Davis notes that recent decades have seen growth in the numbers of stepfamilies and same-sex couples.
“There isn’t as much of a traditional family as there was 30 years ago,” she says. “We think all parents have a role to play in taking care of their children.”
In 1986, no Best Company reported offering adoption benefits. Today, 93 percent offer paid adoption leave as compared to a paltry 17 percent nationwide. On average, employees at the Best Companies take five weeks—typically the maximum offered. (Nationwide data come from the 2015 benefits survey of Society for Human Resource Management members.)

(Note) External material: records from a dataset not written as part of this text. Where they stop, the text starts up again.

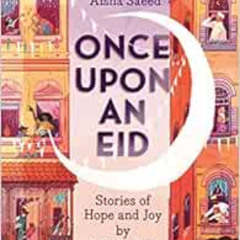 View EPUB 💜 Once Upon an Eid: Stories of Hope and Joy by 15 Muslim Voices by S. K. A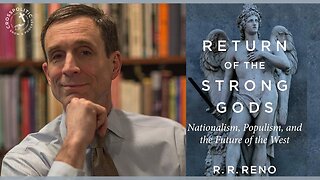 Return of the Strong Gods w/ R. R. Reno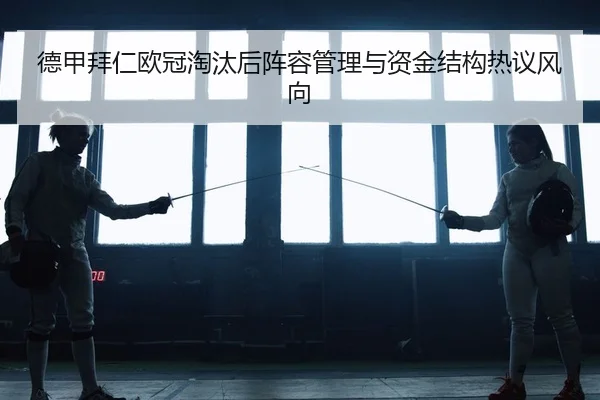 德甲拜仁欧冠淘汰后阵容管理与资金结构热议风向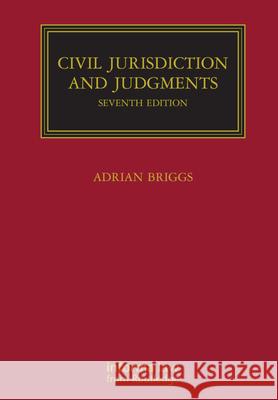 Civil Jurisdiction and Judgments Adrian Briggs 9780367415327 Informa Law from Routledge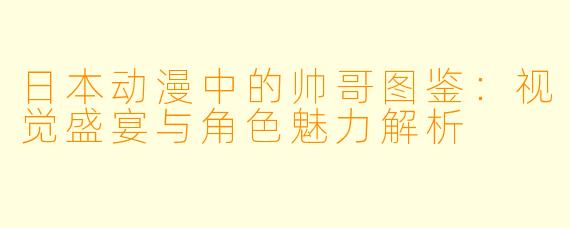 日本动漫中的帅哥图鉴:视觉盛宴与角色魅力解析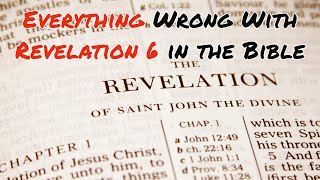 Everything Wrong With Revelation 6 in the Bible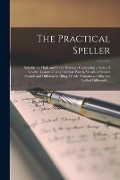 The Practical Speller [microform]: Suitable for High and Public Schools: Containing a Series of Graded Lessons Giving Familiar Words, Words of Similar - Anonymous
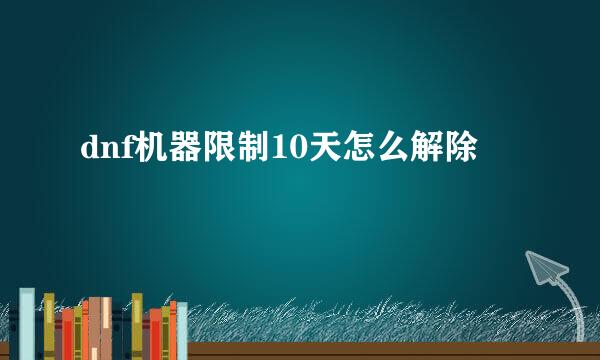 dnf机器限制10天怎么解除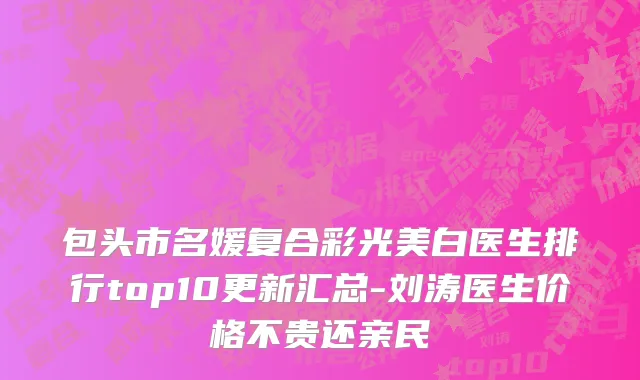 包头市名媛复合彩光美白医生排行top10更新汇总-刘涛医生价格不贵还亲民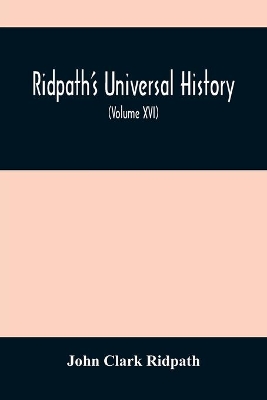 Ridpath'S Universal History: An Account Of The Origin, Primitive Condition And Ethnic Development Of The Great Races Of Mankind, And Of The Principal Events In The Evolution And Progress Of The Civilized Life Among Men And Nations, From Recent And Authentic Sources With A Preliminary by John Clark Ridpath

Todd Siesky, a senior director at Roche Diagnostics, an Indianapolis-based biotechnology company, recalls that when his adoption initially fell through, his manager cancelled his meetings and paid for a long weekend getaway for him and his wife to recover. “Weeks later when we learned that our disappointment had turned into an approved adoption of twin infant girls, my manager allowed me the time away I needed to bond with our babies as a new dad,” Siesky recalls.
Johnson & Johnson and Armonk, NY-based technology giant IBM each reimburse up to $5,000 of adoption expenses. “Part of our overarching message is that we’re very committed to advancing our workplace culture,” J&J’s Davis says. “We’re continually looking at the standards within our industry and outside and where do we want to shape that.”
Other Parental Benefits
Of course, paid leave is just the beginning of the support parents need when combining a fulfilling career with caring for a child. In additional to leave, the Best Companies also offer lactation support, fertility treatment reimbursement, child care resources and more. Indeed, while surveys find employers nationwide have cut back on these types of offerings, the Best Companies remain committed to expanding them. (Nationwide data come from the 2015 benefits survey of Society for Human Resource Management members.)
For example, IBM covers egg retrieval and freezing in the event of a medical condition that may impact fertility, as well as $5,000 toward surrogacy services. For parents of children with special needs, IBM reimburses up to $50,000 for certain treatments or therapies not covered by insurance. The tech company also helps employees or their family members repay college loans.
“Supporting working parents is part of our cultural fabric,” explains Lindsay-Rae McIntyre, vice president for diversity at IBM, which first created a leave of absence policy in 1956 and in the early 1980s, launched a national network for child care providers. Today, one of IBM’s newest benefits is a concierge breast milk program that allows traveling working moms to order cooling supplies, packaging materials and labels to a hotel room or conference center—and ship the milk home overnight—all at IBM’s expense.
The goal of this program and all IBM family-friendly policies is to stay ahead of employee’s needs, says McIntyre. “There’s no single solution and we have to be as varied in our offerings as our employees.”